Il coro
L’ICS Morosini Manara è una scuola che canta.
Ecco cosa scrive un papà , corista, la mattina del nostro concerto di fine anno, il 5 giugno 2013:
Carissimi
le ore precedenti il nostro concerto si stanno caricando d’attesa.
Sistemati gli imperativi tronchi nel programma, scovati dal professore-basso e stipati i frigoriferi di spumanti e vini: tutto appare pronto. E tutto è calma.
Nella zona intorno alla scuola, intanto, stamattina si sono visti loschi figuri-tenori avvicinare i passanti per spacciare CD stupefacenti (“vuoi provare un Siyahamba da sballo?”), mentre signore-soprano insospettabili e timorate si scambiavano le ultime registrazioni (“scambio un ave verum con un miserere”), come ai tempi delle figurine alle elementari. Insegnanti-contralto torturavano i loro alunni spiegando le linee melodiche, voce per voce, di incomprensibili brani di musica sacra.
Ognuno di noi, nella sua postazione di lavoro, ora cerca di lavorare e intanto canticchia.
Negli studi legali gli atti assumono ritmo e tono, a suon di musica: e se mettessimo un crescendo di parole forti? Una frase ad effetto? Un’indignazione crescente come neanche Gesù di fronte a Giuda in J.C.S.? Tipo: “i ragazzi non si picchiano!”, come ha esclamato la teste davanti ai carabinieri che arrestavano per picchiare e picchiavano per arrestare.
Nelle redazioni dei giornali sportivi le cronache delle partite di tennis diventano irriconoscibili: “l’atleta non ha mordente”, “il suo rovescio non trilla più come una volta”.
Persino negli austeri sportelli bancari, tra i conti che non tornano, s’insinuano suoni melodici.
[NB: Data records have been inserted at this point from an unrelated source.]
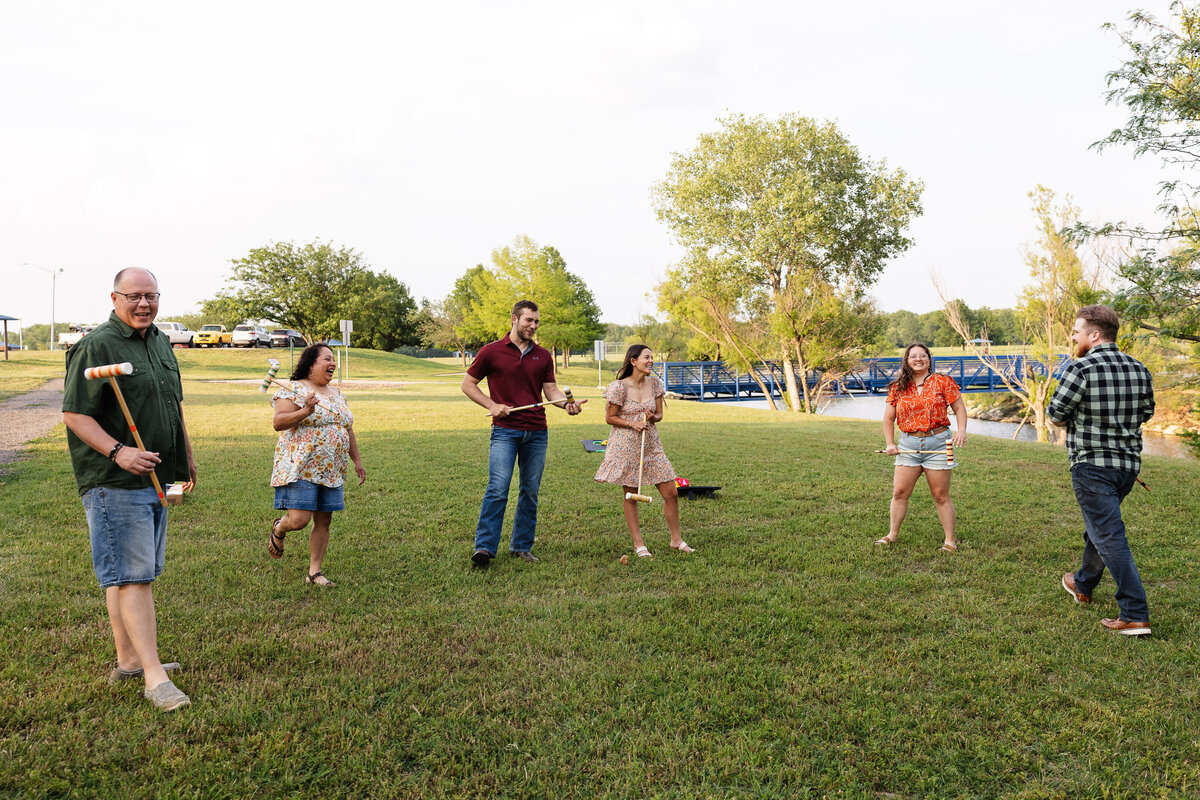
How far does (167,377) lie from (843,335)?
30.5 meters

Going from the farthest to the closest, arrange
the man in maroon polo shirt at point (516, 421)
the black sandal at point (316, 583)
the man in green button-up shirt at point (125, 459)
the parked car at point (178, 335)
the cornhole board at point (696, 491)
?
the parked car at point (178, 335) → the cornhole board at point (696, 491) → the man in maroon polo shirt at point (516, 421) → the black sandal at point (316, 583) → the man in green button-up shirt at point (125, 459)

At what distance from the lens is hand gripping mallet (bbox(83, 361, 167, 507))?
3156mm

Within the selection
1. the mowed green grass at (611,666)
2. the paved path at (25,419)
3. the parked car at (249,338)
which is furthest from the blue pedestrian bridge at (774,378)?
the parked car at (249,338)

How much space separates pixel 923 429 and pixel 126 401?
224 inches

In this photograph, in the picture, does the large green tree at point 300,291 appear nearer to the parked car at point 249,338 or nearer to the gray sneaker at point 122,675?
the parked car at point 249,338

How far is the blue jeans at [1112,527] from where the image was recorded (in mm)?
4312

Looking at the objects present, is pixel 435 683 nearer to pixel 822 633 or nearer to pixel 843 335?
pixel 822 633

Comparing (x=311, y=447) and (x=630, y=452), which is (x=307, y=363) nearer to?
(x=311, y=447)

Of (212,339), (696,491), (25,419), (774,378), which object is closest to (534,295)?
(774,378)

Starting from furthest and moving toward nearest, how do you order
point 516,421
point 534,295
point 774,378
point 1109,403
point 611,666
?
point 534,295 → point 774,378 → point 516,421 → point 1109,403 → point 611,666

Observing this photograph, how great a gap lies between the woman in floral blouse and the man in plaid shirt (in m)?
4.68

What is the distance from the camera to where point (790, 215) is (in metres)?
28.2

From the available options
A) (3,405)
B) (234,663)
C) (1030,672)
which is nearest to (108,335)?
(234,663)

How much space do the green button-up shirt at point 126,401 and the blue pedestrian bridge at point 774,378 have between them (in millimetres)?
32019
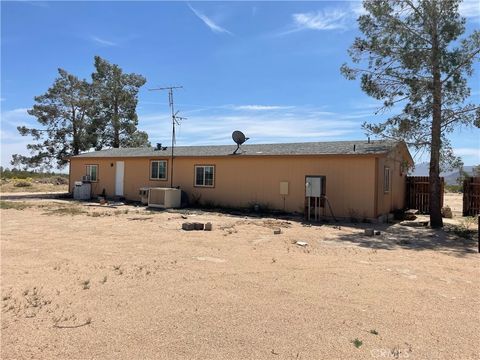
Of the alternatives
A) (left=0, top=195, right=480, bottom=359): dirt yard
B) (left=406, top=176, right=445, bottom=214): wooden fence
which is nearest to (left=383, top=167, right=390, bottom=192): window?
(left=406, top=176, right=445, bottom=214): wooden fence

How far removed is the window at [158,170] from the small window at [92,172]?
467cm

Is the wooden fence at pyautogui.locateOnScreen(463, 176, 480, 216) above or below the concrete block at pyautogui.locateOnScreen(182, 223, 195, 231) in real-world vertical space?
above

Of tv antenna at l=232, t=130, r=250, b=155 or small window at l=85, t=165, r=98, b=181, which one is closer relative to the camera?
tv antenna at l=232, t=130, r=250, b=155

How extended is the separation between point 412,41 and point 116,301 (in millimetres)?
12828

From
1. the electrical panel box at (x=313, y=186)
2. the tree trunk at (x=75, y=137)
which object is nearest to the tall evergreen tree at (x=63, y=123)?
the tree trunk at (x=75, y=137)

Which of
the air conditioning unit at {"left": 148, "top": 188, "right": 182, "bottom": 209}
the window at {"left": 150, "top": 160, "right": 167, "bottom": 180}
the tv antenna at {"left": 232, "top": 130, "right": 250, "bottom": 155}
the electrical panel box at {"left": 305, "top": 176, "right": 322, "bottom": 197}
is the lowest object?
the air conditioning unit at {"left": 148, "top": 188, "right": 182, "bottom": 209}

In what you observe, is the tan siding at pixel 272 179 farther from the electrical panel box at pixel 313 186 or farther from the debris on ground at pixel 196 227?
the debris on ground at pixel 196 227

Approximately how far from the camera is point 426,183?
19.2m

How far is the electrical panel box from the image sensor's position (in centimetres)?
1430

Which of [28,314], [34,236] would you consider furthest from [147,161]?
[28,314]

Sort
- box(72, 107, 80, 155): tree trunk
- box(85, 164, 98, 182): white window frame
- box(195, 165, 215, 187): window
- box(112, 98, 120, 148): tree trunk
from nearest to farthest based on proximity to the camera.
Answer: box(195, 165, 215, 187): window, box(85, 164, 98, 182): white window frame, box(72, 107, 80, 155): tree trunk, box(112, 98, 120, 148): tree trunk

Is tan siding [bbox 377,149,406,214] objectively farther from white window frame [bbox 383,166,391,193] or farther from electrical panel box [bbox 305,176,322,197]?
electrical panel box [bbox 305,176,322,197]

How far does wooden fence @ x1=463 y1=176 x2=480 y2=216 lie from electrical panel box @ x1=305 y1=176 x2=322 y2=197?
7.76 m

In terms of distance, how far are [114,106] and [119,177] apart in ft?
48.1
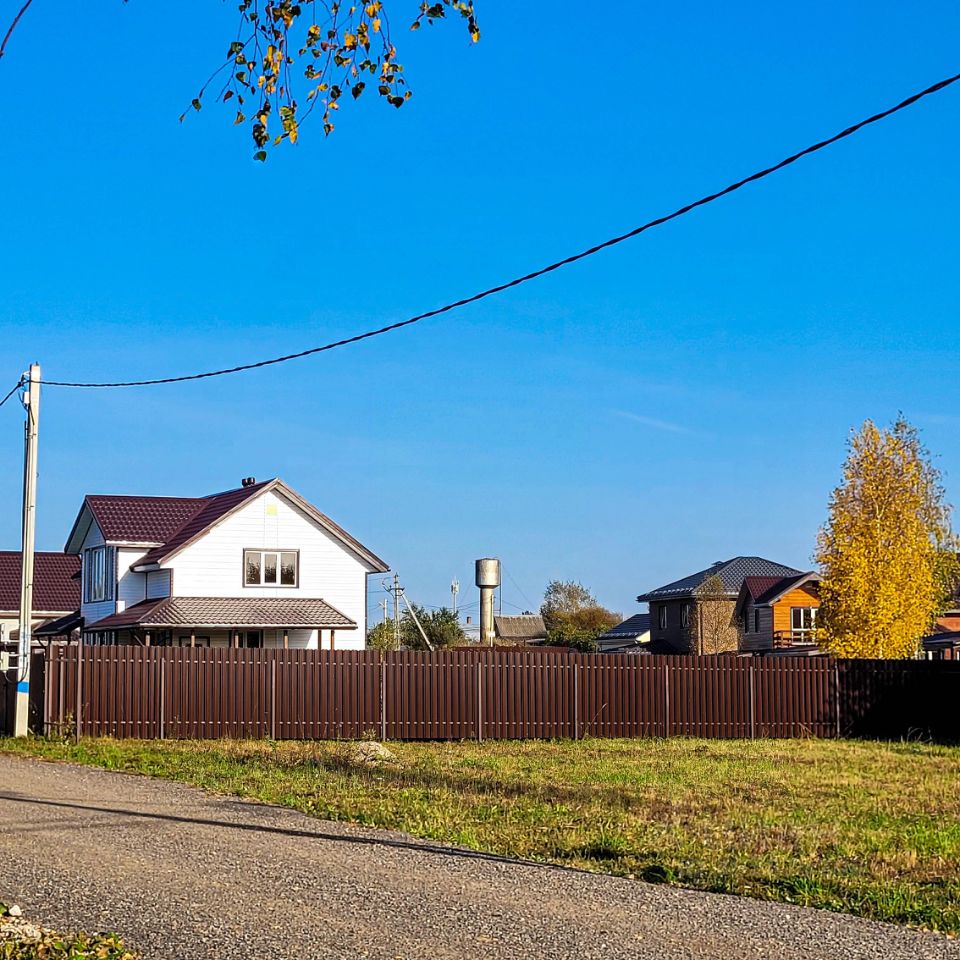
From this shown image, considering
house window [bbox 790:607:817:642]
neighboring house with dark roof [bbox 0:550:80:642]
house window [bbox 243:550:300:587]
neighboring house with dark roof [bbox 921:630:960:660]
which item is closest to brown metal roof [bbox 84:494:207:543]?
house window [bbox 243:550:300:587]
I nostri collaboratori e amici attendono pazienti il superamento dell’evento (“passerà anche questo concerto!”).
Intanto il maestro guru è irraggiungibile dalla stampa, ma circola una sua dichiarazione: “quei ragazzi hanno dato il massimo. Ma l’anno prossimo voglio di più! Toccherà loro la prova più ardua: lo studio della collezione completa dei salmi di Vivaldi, in ebraico!”
Ai coristi si raccomandano un pranzo leggero e un aperitivo robusto, meglio analcolico.
Nel pomeriggio sono previste sedute individuali di allenamento: ti, ti, ta, taratarata!
Sul far della sera, quando l’ansia crescerà , cominceremo a consumare nervosamente schegge di zenzero, recuperate dagli angoli più nascosti della scuola.
E arriverà il momento del concerto. L’attimo di silenzio carico di emozione che precede l’attacco.
Fino allo “spettacolo” di Mauro che dirige: seguendo le varie voci con il movimento dello labbra, rivolgendo lo sguardo ai diversi cantori e alle diverse sezioni del coro, suggerendo loro gli attacchi e le dinamiche del suono, incoraggiandoli, affinché ciascuno faccia risaltare bene la propria parte. E il suono proromperà magicamente, senza sapere né come né perché. Ognuno con la sua voce e un suono solo da tutti.
Ha scritto Daniel Barenboim: “cercavano di suonare la stessa nota, con la stessa dinamica, con lo stesso suono, con la medesima espressione. Provavano a fare qualcosa insieme. Niente di più. Bene, dopo aver eseguito quell’unica nota, non si sarebbero potuti guardare allo stesso modo, perché avevano un’esperienza in comune”. E’ qui il senso, l’esperienza indicibile del cantare insieme.